Nome: CLEIDSON FRISSO BRAZ

Data de publicação: 17/12/2025

Banca:

Nomeordem decrescente Papel
FABIOLA SIMAO PADILHA TREFZGER Examinador Interno
MARCELO FERRAZ DE PAULA Examinador Externo
MARCELO PAIVA DE SOUZA Examinador Externo
NELSON MARTINELLI FILHO Presidente
VITOR CEI SANTOS Examinador Interno

Resumo: Esta tese discute a temática amorosa nos poemas produzidos por presos políticos
durante a ditadura militar brasileira. À luz de teorias acerca da memória, da filosofia,
da história e de produções documentais que contribuem para a compreensão da
história daqueles que resistiram ao regime militar, debatem-se as condições de escrita
destes poemas de amor fortemente atravessados pelo contexto de opressão que
perdurou no Brasil de 1964 a 1985. Através da articulação desses estudos, a pesquisa
busca compreender como esses campos dialogam com a crítica literária do
testemunho, principalmente aquela dedicada à poesia, partindo da premissa de que a
literatura é um espaço privilegiado para a elaboração da experiência histórica. Neste
percurso, os estudos acerca da psicanálise ganham destaque no corpus da pesquisa,
evidenciando a estreita relação entre o texto poético, seus limites e impasses, mas
também suas possibilidades para a representação pela via da sublimação,
especificamente no que diz respeito aos poemas de amor. Apresenta-se a grande
ocorrência dessa temática nos textos poéticos produzidos no cárcere da ditadura
militar brasileira e, reunindo as discussões suscitadas pelos campos de estudos
apresentados anteriormente, dedica-se à análise de quatro poemas de presos
políticos: Aybirê Ferreira de Sá (1981); Alex Polari (1978); Gilney Viana (2011); e
Athanásio Orth (1978).
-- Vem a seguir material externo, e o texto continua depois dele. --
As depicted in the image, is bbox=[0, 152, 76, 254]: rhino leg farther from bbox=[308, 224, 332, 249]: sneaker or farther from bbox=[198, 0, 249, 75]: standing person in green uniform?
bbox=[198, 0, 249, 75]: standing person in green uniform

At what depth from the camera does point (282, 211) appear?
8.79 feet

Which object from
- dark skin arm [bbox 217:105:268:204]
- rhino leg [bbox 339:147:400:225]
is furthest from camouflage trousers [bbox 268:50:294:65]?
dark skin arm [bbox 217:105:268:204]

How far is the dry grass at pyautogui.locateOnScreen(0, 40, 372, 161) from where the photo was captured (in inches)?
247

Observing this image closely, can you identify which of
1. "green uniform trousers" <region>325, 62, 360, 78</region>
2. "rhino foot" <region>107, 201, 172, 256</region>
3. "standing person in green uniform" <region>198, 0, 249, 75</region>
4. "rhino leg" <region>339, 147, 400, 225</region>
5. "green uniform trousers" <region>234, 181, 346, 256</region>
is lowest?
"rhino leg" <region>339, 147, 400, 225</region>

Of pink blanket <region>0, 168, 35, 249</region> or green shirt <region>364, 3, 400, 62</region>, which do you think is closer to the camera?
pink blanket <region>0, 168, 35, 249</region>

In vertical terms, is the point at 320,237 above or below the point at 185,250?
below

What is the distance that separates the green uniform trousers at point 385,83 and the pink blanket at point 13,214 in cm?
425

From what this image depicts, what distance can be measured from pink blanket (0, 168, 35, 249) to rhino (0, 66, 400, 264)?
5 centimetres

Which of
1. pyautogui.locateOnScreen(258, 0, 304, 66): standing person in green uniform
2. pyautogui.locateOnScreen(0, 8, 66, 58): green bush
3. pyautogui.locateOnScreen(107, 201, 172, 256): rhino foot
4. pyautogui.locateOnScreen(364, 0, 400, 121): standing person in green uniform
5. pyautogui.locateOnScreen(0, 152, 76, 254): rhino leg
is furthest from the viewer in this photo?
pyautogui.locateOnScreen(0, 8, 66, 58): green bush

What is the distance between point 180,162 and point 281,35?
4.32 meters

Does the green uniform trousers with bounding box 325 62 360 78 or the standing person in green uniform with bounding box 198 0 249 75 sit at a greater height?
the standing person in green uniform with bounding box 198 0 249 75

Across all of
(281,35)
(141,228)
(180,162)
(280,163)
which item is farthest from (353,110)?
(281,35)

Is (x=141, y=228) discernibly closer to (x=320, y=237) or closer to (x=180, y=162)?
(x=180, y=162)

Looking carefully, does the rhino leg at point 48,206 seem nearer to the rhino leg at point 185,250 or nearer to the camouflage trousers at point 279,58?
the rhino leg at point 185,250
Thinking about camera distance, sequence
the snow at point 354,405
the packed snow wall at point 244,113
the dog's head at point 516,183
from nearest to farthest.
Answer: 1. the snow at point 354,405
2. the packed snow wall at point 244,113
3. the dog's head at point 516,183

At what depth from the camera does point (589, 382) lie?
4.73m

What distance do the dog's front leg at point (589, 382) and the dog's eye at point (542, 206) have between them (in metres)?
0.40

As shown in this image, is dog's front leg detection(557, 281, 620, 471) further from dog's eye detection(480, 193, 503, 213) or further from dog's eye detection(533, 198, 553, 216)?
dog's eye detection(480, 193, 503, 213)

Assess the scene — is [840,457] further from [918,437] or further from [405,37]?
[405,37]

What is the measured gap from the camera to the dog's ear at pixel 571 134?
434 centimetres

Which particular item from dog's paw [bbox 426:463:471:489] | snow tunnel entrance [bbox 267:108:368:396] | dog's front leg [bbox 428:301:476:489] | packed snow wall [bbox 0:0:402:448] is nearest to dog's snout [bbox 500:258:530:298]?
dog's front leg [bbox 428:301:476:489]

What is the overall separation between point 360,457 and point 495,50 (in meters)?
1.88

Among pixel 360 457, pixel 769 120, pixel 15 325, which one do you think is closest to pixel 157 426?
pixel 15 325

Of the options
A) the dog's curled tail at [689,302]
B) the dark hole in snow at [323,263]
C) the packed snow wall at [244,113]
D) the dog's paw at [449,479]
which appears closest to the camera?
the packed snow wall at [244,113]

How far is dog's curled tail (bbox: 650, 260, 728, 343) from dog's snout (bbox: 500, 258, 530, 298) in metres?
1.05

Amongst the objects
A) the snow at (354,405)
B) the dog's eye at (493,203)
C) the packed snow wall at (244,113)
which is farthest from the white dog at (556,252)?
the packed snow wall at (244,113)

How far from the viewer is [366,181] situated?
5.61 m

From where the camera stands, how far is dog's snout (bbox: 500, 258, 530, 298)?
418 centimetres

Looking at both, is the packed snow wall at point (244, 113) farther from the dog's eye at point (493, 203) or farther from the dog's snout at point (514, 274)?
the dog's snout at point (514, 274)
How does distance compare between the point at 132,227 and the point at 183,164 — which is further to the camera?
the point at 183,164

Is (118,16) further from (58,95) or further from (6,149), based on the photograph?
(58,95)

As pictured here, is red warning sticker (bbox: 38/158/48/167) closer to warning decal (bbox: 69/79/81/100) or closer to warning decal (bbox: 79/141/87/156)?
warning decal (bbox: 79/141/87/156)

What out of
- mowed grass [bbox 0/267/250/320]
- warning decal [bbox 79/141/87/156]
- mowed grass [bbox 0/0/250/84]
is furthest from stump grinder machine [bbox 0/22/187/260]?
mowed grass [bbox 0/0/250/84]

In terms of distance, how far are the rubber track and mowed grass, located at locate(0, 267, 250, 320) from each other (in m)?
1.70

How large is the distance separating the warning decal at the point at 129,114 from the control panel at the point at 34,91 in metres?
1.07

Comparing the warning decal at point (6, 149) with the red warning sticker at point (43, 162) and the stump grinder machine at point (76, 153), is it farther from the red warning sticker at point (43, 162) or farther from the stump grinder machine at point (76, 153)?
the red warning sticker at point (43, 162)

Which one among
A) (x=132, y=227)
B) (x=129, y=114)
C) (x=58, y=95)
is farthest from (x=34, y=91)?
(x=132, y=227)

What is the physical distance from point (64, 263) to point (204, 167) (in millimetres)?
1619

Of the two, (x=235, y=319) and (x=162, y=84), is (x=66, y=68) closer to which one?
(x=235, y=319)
Conclui- se que os poemas de amor produzidos por presos
políticos durante a ditadura militar brasileira podem operar como uma forma de
elaborar o sofrimento e evitar o adoecimento psíquico, opondo-se assim à pulsão de
morte que constitui o trauma e tocando com maior profundidade o princípio do prazer,
tornando a escrita de teor testemunhal uma possibilidade de reorganização do mundo
simbólico, extremamente abalado pela violência.